Kutipan Teks:
Jumat 30 Aug 2024 09:38 WIB

'Subsidi' Kendaraan Listrik Capai Rp 9,2 T, Buat KRL Cuma Rp 4,7 T

Pengguna KRL memprotes wacana perubahan skema subsidi KRL menggunakan NIK.

Sejumlah penumpang menunggu kedatangan KRL di Stasiun Manggarai, Jakarta, Senin (29/4/2024). PT Kereta Commuter Indonesia mengusulkan kenaikan tarif KRL Commuterline Jabodetabek yang belum berubah sejak 2016. Rencana kenaikan tarif tersebut sudah dibahas dengan pemerintah dan masih menunggu keputusan dari Kementerian Perhubungan.
Foto: Republika/Putra M. Akbar
Sejumlah penumpang menunggu kedatangan KRL di Stasiun Manggarai, Jakarta, Senin (29/4/2024). PT Kereta Commuter Indonesia mengusulkan kenaikan tarif KRL Commuterline Jabodetabek yang belum berubah sejak 2016. Rencana kenaikan tarif tersebut sudah dibahas dengan pemerintah dan masih menunggu keputusan dari Kementerian Perhubungan.

REPUBLIKA.CO.ID, JAKARTA -- Kementerian Perhubungan (Kemenhub) menyebutkan akan mengubah skema subsidi kereta rel listrik (KRL) menjadi berbasis Nomor Induk Kependudukan (NIK). Hal ini menuai protes di kalangan masyarakat, terutama pengguna KRL.

Juru Bicara Kementerian Perhubungan (Kemenhub) Adita Irawati mengatakan wacana penerapan penerapan tarif subsidi KRL Jabodetabek berbasiskan NIK sebenarnya sudah muncul pada 2023. Hal itu bertujuan agar subsidi angkutan umum lebih tepat sasaran.

[Pertanyaan tentang pemandangan dalam gambar]

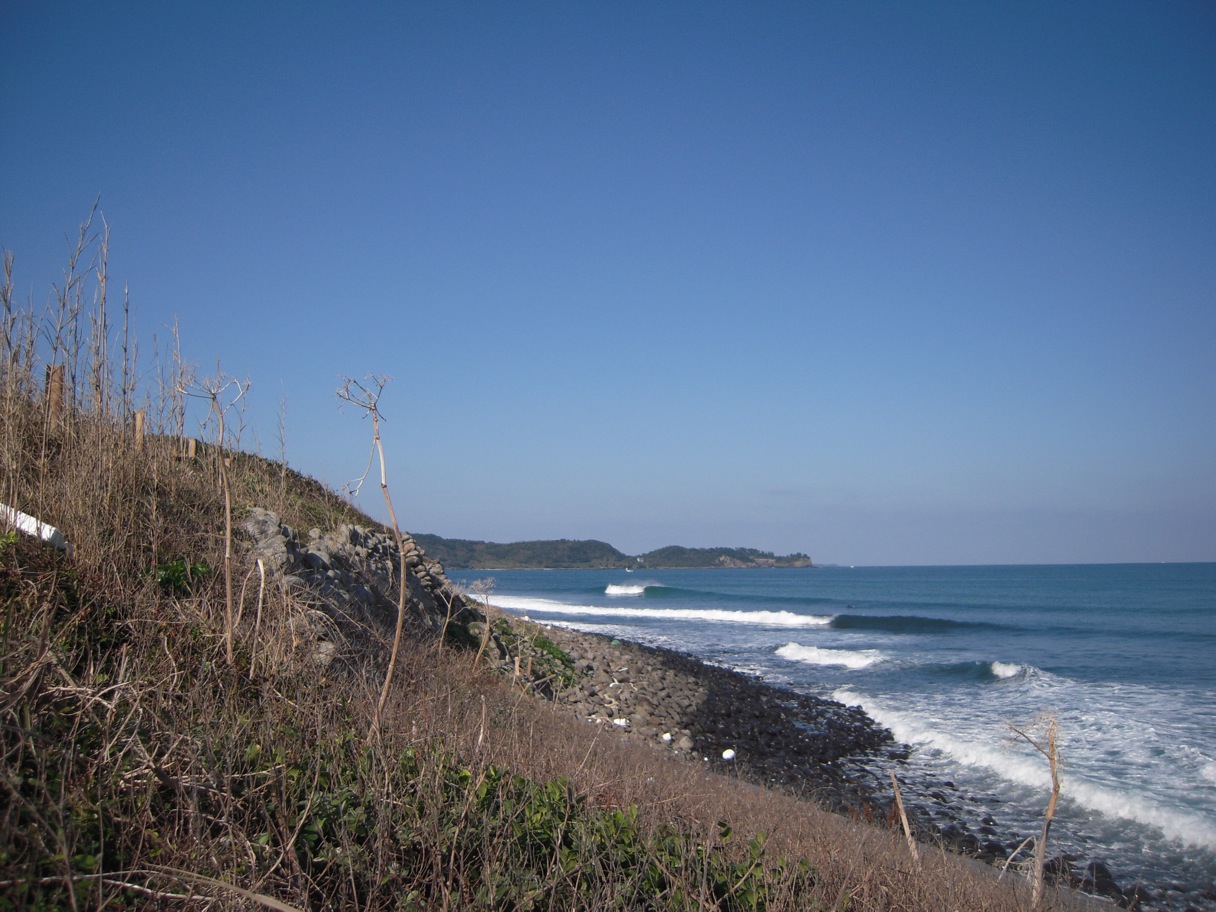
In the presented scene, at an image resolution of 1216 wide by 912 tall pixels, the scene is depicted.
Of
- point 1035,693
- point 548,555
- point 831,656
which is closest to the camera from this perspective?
point 1035,693

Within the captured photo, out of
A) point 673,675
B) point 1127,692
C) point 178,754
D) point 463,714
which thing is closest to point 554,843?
point 178,754

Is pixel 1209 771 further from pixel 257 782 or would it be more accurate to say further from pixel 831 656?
pixel 831 656

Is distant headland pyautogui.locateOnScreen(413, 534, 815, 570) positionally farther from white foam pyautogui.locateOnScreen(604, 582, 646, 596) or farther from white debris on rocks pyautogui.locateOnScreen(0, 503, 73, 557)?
white debris on rocks pyautogui.locateOnScreen(0, 503, 73, 557)

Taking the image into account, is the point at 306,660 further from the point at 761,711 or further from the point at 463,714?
the point at 761,711

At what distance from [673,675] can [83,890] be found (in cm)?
1929

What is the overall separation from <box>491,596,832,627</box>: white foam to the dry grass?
3548cm

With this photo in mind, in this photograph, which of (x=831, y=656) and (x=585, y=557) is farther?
(x=585, y=557)

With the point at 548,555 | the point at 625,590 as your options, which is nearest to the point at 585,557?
the point at 548,555

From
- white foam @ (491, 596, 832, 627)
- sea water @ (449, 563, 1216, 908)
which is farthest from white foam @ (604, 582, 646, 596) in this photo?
sea water @ (449, 563, 1216, 908)

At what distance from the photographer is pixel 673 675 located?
21.1m

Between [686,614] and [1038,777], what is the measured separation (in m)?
39.5

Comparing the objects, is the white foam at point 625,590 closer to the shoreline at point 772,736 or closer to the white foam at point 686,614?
the white foam at point 686,614

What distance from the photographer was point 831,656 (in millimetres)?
28594

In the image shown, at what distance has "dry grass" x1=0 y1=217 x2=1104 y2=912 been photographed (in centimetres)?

Tugas Tertulis:
1. Tuliskan kembali bagian artikel tentang subsidi KRL dari "REPUBLIKA.CO.ID, JAKARTA -- Kementerian" sampai dengan "lebih tepat sasaran." tanpa perubahan apa pun.
2. Lanjutkan artikel tentang subsidi KRL, dimulai setelah kalimat terakhir yang ditampilkan.
Entri tersebut tidak berhubungan dengan artikel tentang subsidi KRL.

Kumpulan Jawaban:
1.
REPUBLIKA.CO.ID, JAKARTA -- Kementerian Perhubungan (Kemenhub) menyebutkan akan mengubah skema subsidi kereta rel listrik (KRL) menjadi berbasis Nomor Induk Kependudukan (NIK). Hal ini menuai protes di kalangan masyarakat, terutama pengguna KRL.

Juru Bicara Kementerian Perhubungan (Kemenhub) Adita Irawati mengatakan wacana penerapan penerapan tarif subsidi KRL Jabodetabek berbasiskan NIK sebenarnya sudah muncul pada 2023. Hal itu bertujuan agar subsidi angkutan umum lebih tepat sasaran.

2.
Baca Juga

Direktur Jenderal Perkeretaapian Kemenhub Risal Wasal mengatakan rencana itu masih berupa wacana. "Ini merupakan bagian dari upaya Direktorat Jenderal Perkeretaapian (DJKA) dalam melakukan penyesuaian tarif KRL Jabodetabek dengan subsidi yang lebih tepat sasaran," katanya, Kamis (29/8/2024).

Menurut Risal, untuk memastikan skema tarif subsidi KRL betul-betul tepat sasaran, DJKA Kemenhub masih terus melakukan pembahasan dengan pihak-pihak terkait.

photo
Sejumlah penumpang bersiap menaiki KRL di Stasiun Manggarai, Jakarta, Senin (29/4/2024). PT Kereta Commuter Indonesia mengusulkan kenaikan tarif KRL Commuterline Jabodetabek yang belum berubah sejak 2016. Rencana kenaikan tarif tersebut sudah dibahas dengan pemerintah dan masih menunggu keputusan dari Kementerian Perhubungan. - (Republika/Putra M. Akbar)
 

Namun, wacana ini telah menuai protes di kalangan masyarakat. Menurut mereka, kebijakan tersebut tidak sesuai dengan kondisi masyarakat saat ini. Bahkan, ada yang membandingkan subsidi KRL dengan subsidi kendaraan listrik yang sangat timpang. Padahal, keduanya sama-sama bertujuan untuk mengurangi emisi karbon yang merupakan tujuan pemerintah di masa depan.

"Anggaran subsidi kendaraan listrik 2024: Rp 9,2 T. Anggaran subsidi PT KAI tahun 2024: Rp 4,8 T. Zalim-nya no play play," tulis pengguna X, @sih***, diikutip Jumat (30/8/2024).

Dalam Buku II Nota Keuangan RAPBN 2025 disebutkan, dalam rangka memperbaiki dan meningkatkan pelayanan umum di bidang transportasi dan penyediaan informasi publik, Subsidi Public Service Obligation (PSO) dalam RAPBN tahun anggaran 2025 direncanakan sebesar Rp 7,96 triliun. Jumlah itu 0,9 persen lebih tinggi dibandingkan dengan outlook 2024.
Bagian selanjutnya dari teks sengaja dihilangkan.